What proof do I need for a DOLE or NLRC complaint?

You need proof of the commission rule, proof that you met the conditions, proof of the amount due, and proof that the employer failed or refused to pay. Useful documents include commission plans, emails, CRM records, sales contracts, invoices, collection records, payslips, and written HR responses.

Should I file with DOLE or NLRC?

Many labor disputes begin with SEnA, the 30-day conciliation-mediation process. If unresolved, unpaid commission claims involving an employer-employee relationship may proceed to the NLRC, especially where the claim involves money claims, dismissal issues, or other employer-employee disputes. (NCM Board)

Can a group of employees file together?

Yes. If several employees were affected by the same retroactive commission change, a group filing may be practical. The group should still prepare individual computations because commission amounts often differ per employee.

What if the employer says the old commission payments were a mistake?
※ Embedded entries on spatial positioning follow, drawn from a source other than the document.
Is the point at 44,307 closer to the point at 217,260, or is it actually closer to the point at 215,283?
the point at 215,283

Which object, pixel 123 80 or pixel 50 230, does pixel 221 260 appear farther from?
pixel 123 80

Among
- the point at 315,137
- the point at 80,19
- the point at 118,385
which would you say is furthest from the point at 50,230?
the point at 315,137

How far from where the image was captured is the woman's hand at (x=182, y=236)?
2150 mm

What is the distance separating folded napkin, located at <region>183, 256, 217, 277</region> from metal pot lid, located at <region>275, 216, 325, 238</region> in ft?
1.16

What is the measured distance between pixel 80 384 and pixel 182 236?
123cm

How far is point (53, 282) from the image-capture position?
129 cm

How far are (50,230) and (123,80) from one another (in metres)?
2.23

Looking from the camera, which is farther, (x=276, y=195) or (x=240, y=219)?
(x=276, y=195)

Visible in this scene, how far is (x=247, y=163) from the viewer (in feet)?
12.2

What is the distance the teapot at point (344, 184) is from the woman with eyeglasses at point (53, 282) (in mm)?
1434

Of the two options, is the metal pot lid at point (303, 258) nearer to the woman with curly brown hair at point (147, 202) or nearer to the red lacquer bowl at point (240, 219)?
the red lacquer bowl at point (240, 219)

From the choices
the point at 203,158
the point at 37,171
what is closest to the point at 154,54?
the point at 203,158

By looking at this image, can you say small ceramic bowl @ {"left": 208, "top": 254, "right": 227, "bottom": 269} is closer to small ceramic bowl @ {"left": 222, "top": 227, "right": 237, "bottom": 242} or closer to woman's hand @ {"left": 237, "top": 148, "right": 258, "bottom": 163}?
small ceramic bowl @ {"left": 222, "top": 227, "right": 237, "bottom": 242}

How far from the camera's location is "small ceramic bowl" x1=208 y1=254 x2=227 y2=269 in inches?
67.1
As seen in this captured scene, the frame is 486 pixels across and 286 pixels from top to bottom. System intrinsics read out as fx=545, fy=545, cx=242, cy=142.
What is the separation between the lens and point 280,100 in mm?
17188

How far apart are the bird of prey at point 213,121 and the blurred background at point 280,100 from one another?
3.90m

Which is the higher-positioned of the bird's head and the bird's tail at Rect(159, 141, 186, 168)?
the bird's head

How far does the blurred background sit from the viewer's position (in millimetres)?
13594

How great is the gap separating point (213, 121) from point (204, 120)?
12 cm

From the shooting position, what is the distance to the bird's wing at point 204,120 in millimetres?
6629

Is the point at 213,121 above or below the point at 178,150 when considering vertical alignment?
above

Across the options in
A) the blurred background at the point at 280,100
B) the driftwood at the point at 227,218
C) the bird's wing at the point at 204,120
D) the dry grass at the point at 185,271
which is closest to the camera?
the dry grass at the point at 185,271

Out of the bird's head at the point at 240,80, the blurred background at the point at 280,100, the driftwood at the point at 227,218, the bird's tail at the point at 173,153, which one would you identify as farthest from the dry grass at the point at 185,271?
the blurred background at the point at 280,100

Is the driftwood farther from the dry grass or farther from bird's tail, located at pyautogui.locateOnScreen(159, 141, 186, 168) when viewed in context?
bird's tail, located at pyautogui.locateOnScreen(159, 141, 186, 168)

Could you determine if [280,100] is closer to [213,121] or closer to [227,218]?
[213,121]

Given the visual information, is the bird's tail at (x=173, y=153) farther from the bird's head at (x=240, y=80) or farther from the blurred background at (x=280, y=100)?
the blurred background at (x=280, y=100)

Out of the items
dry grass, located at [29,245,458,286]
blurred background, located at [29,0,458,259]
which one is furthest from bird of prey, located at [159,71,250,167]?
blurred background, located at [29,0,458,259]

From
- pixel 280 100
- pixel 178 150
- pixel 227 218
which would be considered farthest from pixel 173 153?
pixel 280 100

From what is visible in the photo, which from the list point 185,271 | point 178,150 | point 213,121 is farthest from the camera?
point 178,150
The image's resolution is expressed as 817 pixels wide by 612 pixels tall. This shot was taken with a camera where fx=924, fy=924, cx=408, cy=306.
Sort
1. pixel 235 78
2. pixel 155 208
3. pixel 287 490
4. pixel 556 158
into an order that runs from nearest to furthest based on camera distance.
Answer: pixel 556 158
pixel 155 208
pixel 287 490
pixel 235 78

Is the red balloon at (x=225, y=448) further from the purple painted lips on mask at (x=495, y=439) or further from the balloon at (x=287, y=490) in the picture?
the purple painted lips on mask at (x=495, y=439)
The employer must prove the mistake. Courts look at whether the benefit was paid consistently and deliberately, whether the employer knew about the payments, and whether the alleged error is believable. Regular, repeated, and documented payments may support an argument that the commission formula became company practice. (Supreme Court E-Library)

Key Takeaways

  • An employer may usually change commission rules for future sales or future quota periods.
  • An employer generally cannot change the rules after the employee already met the quota or earned the commission.
  • Employee commissions can be treated as wages when they compensate work or services.
  • The strongest claims have a clear timeline: old rule, completed quota or sale, then later rule change.
  • Employees should gather contracts, commission plans, emails, sales records, payslips, and collection documents.
  • SEnA is commonly the first practical step for unpaid commission disputes.
  • If SEnA fails, the claim may proceed to the NLRC when there is an employer-employee relationship.
  • The core issue is whether the commission was already earned under the rules existing at the time the work was done.

Disclaimer: This content is not legal advice and may involve AI assistance. Information may be inaccurate.